Marites Agag waited eight months to enroll her 6-year-old son in an after-school program.
The single mother, who works full-time at the Hawaii Department of Education, has struggled to juggle work and care for her only child. Sometimes she would ask her boss if she could drop off her son, Martin, with his mother and then hurry back to work. Other times, the Kalihi resident would ask her immediate family if they could pick him up.
Finally, in February, Agag received a call from the After School Plus, or A+, program at Kapalama Elementary School to inform him that his son could start coming next month.
“I was so relieved and grateful that he finally got a spot,” Agag said.
Agag’s son was one of more than 1,200 elementary school children on the A+ program waitlist statewide, underscoring the need for working families to have access to care after quality school.
The program launched in 1989 as an initiative to reduce the number of young children left home alone while their parents are at work or at school. But it has become increasingly difficult to secure a place due to Covid-19 restrictions and staff shortages.
This may change after the State Department of Social Services distributes nearly $80 million in federal relief funds last year to support and increase the capacity of child care providers, including the A+ program.
The objective is to provide after-school care in a safe environment, reduce the number of children alone at home, improve the relationship between home and school and improve the physical condition of children.
Some of the program providers plan to use the funds to raise salaries and train more staff.
The state Department of Education relied on private providers to run the program, which serves approximately 15,600 public school students. Of the 200 sites in the program, 44 are managed by the DOE and 149 by sites managed by private providers, according to the department.
The A+ program is open for registration for the upcoming school year, and this time parents can register their children online.
Monthly subscription is currently $120 per child, but it increase to $200 by next school year.
The YMCA of Honolulu is one of the program providers that operates approximately 58 sites.
So far, about 1,100 families have registered for the program online, according to Lisa Ontai, vice president of marketing and mission advancement.

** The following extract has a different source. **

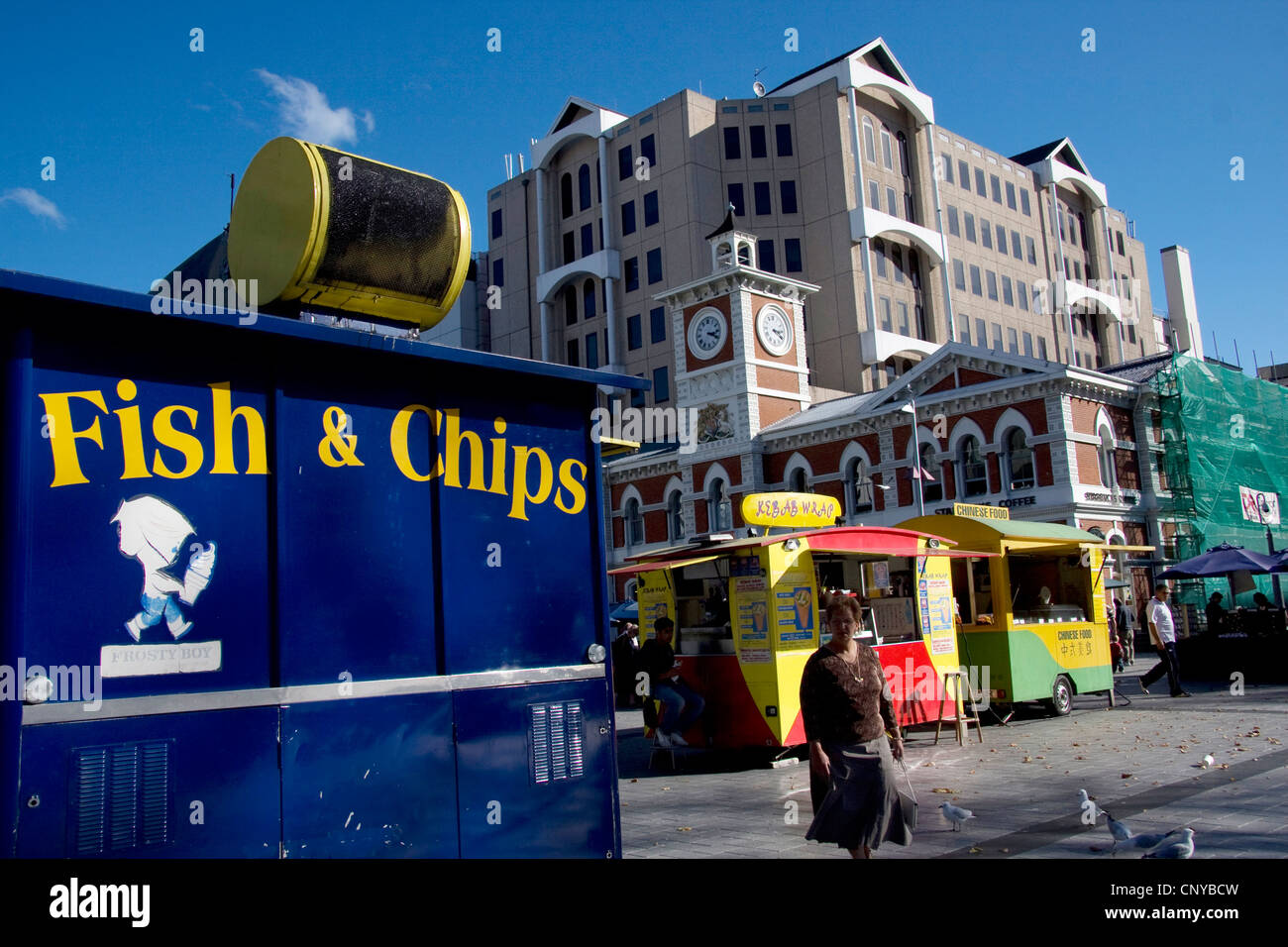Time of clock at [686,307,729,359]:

Other providers include Kamaaina Kids, Maui YMCA, Dream Co., and Moiliili Community Center on Oahu.
“We see a great need for children to have these safe spaces and opportunities to develop relationship skills in the program as well as support their mental well-being,” Ontai said.
The student capacity depends on the number of employees. The ratio is one staff member for every 20 students, according to the program’s parent manual.
As of 2019, the YMCA of Honolulu had 390 employees and over 6,700 students. The number of employees has fallen to 218 serving nearly 3,200 in 2021. This school year, 229 employees are serving more than 2,600 students. The program was closed for much of 2020 due to Covid precautions.
Program providers are trying to aggressively recruit staff to increase student enrollment by working with colleges and offering hiring bonuses in the summer and fall, Ontai said.
She also said the hourly wage was adjusted as a recruiting strategy.
“If our summer staff works seven or more weeks and 15 or more hours per week this summer, they will receive the $300 bonus with an invite and the opportunity to earn an additional bonus if they stay and work A+” , Ontai said.
As the state tries to bounce back from the pandemic, DOE data shows that students still struggle in math and English.
The department said it will offer free summer programs this year to help students catch up.
Diane Tabangay, executive director of youth development, said that although the program is understaffed, staff are eager to help students succeed for the upcoming school year.
Part of the A+ curriculum includes a homework period, she said.
“A lot of the activities have a playful approach, but they initially focus on skills that we know will help children in school,” Tabangay said, adding that staff will ask children to learn the job of learning. teamwork and problem solving, like applying math to cooking.
“We don’t want it to be another extension of the school, we want it to be fun,” she continued.